Strings are a more complex issue due to potential pooling as John noted. But I would expect Stata to take even less space than that if it pooled strings (use CategoricalArray in Julia for a comparison). I suspect the 3x difference is due to Julia strings being quite inefficiently stored currently (they have some overhead due to the backing array, this should be fixed before 1.0).
BTW, are you aware of ReadStat.jl? I would avoid reinventing the wheel here.
Stata reports the data set size in memory, which is very close to (but larger than) the actual data set size in file. My comparison was between stata dataset in file and Julia converted DataFrame with NullableArrays in memory. So Stata’s pooling of string variables in memory is not an issue here.
I did more tests and found that Julia version was 180% to 300% larger than the Stata counterpart, depending on how many string variables there are in the data sets. These tests were all based on Base.memorysize(). So it seems as nalimilan says above there is some inefficiency in storying string values in Julia Arrays.
I was aware of ReadStat.jl and read_dta() function in it. Mine and ReadStat both generates almost identical datasets, except that my program (entirely written in Julia) is at least 10x faster in converting large datasets (>100MB) and handles missing values more accurately (this was a big issue for me and was the original reason for me to write my own program). They both produce similarly sized Julia DataFrame objects from the same Stata data file, determined by Base.summarysize().
It’s not possible to resolve this question without specifying exactly how both Stata and Julia represent strings using bits. Which exact bits differ when the two represent the string "foo"? What is the encoding strategy both tools are using?
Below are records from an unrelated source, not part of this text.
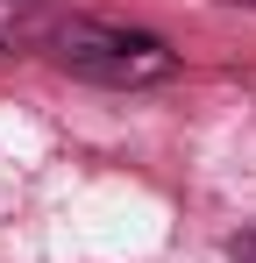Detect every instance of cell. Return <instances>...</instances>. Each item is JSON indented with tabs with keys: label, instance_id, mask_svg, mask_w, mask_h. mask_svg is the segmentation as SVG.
Returning a JSON list of instances; mask_svg holds the SVG:
<instances>
[{
	"label": "cell",
	"instance_id": "1",
	"mask_svg": "<svg viewBox=\"0 0 256 263\" xmlns=\"http://www.w3.org/2000/svg\"><path fill=\"white\" fill-rule=\"evenodd\" d=\"M50 57L85 79V86H114V92H135V86H164L171 71H178V50L164 36H150V29H121V22H57L50 29Z\"/></svg>",
	"mask_w": 256,
	"mask_h": 263
},
{
	"label": "cell",
	"instance_id": "2",
	"mask_svg": "<svg viewBox=\"0 0 256 263\" xmlns=\"http://www.w3.org/2000/svg\"><path fill=\"white\" fill-rule=\"evenodd\" d=\"M228 256H235V263H256V235H235V242H228Z\"/></svg>",
	"mask_w": 256,
	"mask_h": 263
}]
</instances>
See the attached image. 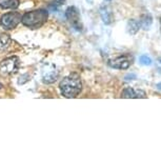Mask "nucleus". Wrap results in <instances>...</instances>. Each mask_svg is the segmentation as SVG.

Stata file writes data by rows (observations) in order and each string
variable is written as a null-terminated string in fixed lengths (e.g.,
they occupy the same number of bytes in each observation). I cannot say
anything about how they are read into memory, though. Like Julia, Stata
version 14 allows UTF8 characters.
I don’t think it makes sense to compare a file format and a memory format. That said, if they are similar in Stata, I would try comparing data sets with only integers first, since that’s the simplest case and I wouldn’t expect any major differences.